And what about that recurring “hide your eyes”/”hide and hide” part? That has a mysterious appeal to me in a this-is-really-familiar-but-not-quite sort of way that sometimes happens with new songs that stick in my head. When I first heard this song, in fact, I actually had to check to see if it was a cover version of an older song, such déjà vu was I experiencing. For all I know, this part in particular does come straight out of some older song but for the life of me I can’t place it. (Feel free to let me know if you know what I thought I was thinking of.)

A five-piece whose members come from the north country of Minnesota and Wisconsin, Batteries put out a debut CD late last year entitled That Great Grandsuck of the Sea—and no, I don’t know what that means, either. “Childproof” is third song on the album, which was self-released.


“Beyond the Door” – 13ghosts

Phased, psychedelic vocals mixed with crisp, George Harrison-y rhythm guitar give this one an immediate trippiness that might seem mere affect were it not for the terrific melody lurking at the heart of the chorus. For all its sonic largeness, “Beyond the Door” all but shimmers with focus and restraint. I like, for instance, how the chorus, when we first hear it, is delivered (0:29) as the instrumental accompaniment pulls back, everything seemingly run through the same distortion the vocals are undergoing. So we don’t actually receive the full effect of that great melody the first time it arrives–we hear it, but we don’t really hear it. This is a most excellent songwriting trick but it only works with an excellent song. (“Beyond the Door” qualifies without reservation.) And so, you see, when the chorus returns (1:12), its full power hits us all the harder. Note that the band still throws us a bit of a curveball—listen to that guitar line that drones through the first half of the melody in the chorus and feel the extra depth that dissonance can bring to music, at least when we’re in the hands of talented musicians. (Otherwise, alas, it may simply be noise.)

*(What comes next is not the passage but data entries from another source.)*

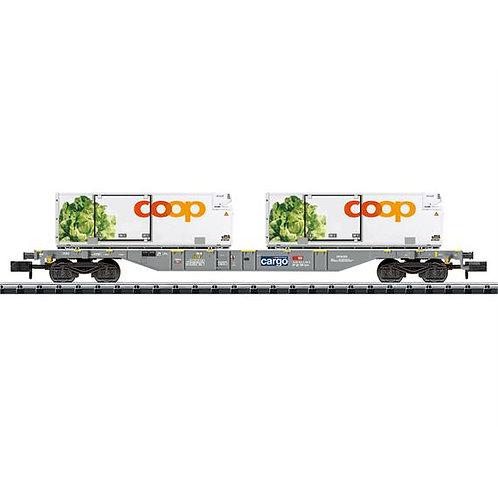 Minitrix CFF wagon porte-conteneurs COOP salades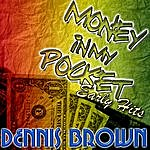 Dennis Brown Money In My Pocket: Early Hits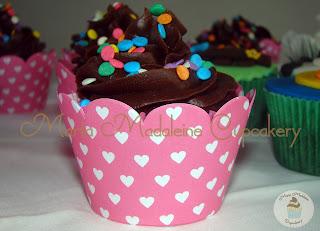 Cupcakes_Fazendinha_Marta_Madaleine_Cupcakery_14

13ghosts, from Birmingham, Alabama, is one of those fortunate bands that contain two strong singer/songwriters–in this case, Brad Armstrong (who sang the last time Fingertips featured the band) and Buzz Russell. Russell is out front this time around, and his interest in swirly, spacey aural space is paired, happily, with unusually sharp pop chops. Normally, folks who want to take us on a space ride forget to give us something to sing along with. Russell, however, has melody, nice chord changes, and smiley-harmonies pouring right out of him here, all in the service of a song about death, and the possibility of life thereafter. The gracefully modulating “oohs” that you hear after the chorus, by the way, were, according to Russell, “supposed to create the effect of taking a Xanax or something to ease the anxiety”–the anxiety of facing the possibility of an afterlife, he says.

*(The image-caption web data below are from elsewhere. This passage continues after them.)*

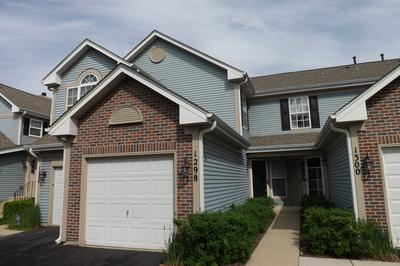 1298 CHRISTOPHER CT, Elgin, IL 60120 - Photo 1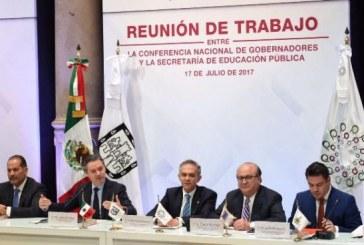Sinaloa participa en reunión de Conago y SEP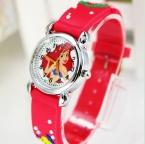 Доставка НОВЫЙ 3D Мультфильм дети Смотреть мило русалочка 1 шт./лот лучший подарок желе часы наручные часы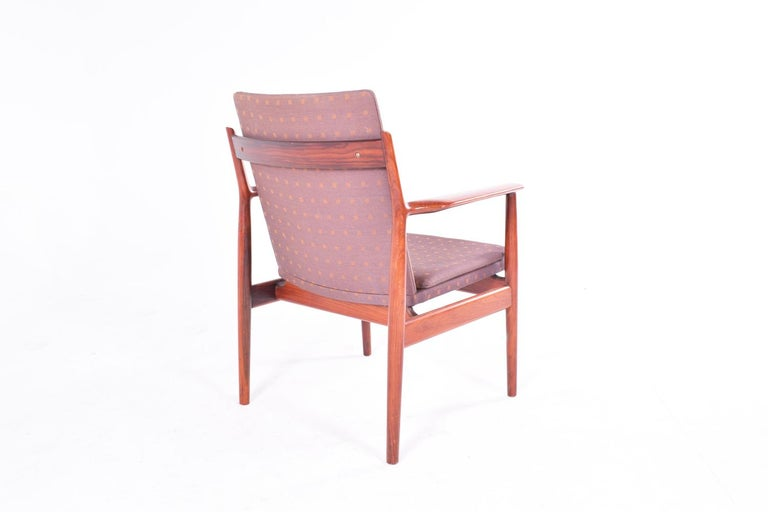 Mid-Century Modern Midcentury Arne Vodder Rosewood and Fabric Desk Chair for Sibast For Sale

“Beyond the Door” is a song from the band’s forthcoming CD, The Strangest Colored Lights, to be released next month on Birmingham-based Skybucket Records.



“Regarde” – Monade

Bordeaux-based multi-instrumentalist Lætitia Sadier, one half of the band Stereolab, has had her own side project going now for the better part of the last decade (Stereolab, a “post-rock” pioneer, has been around since 1990). She calls it Monade in part for a concept taken from 20th-century Greek philosopher Cornelius Castoriadis, referring to the undifferentiated psyche (before the id, ego, and superego break apart), and also for how it is rooted in the word “mono,” which in turn is related to the word “stereo,” and thus neatly implies her working on her own, apart from her more well-known band. And right away, if nothing else, I appreciate the depth of a European education.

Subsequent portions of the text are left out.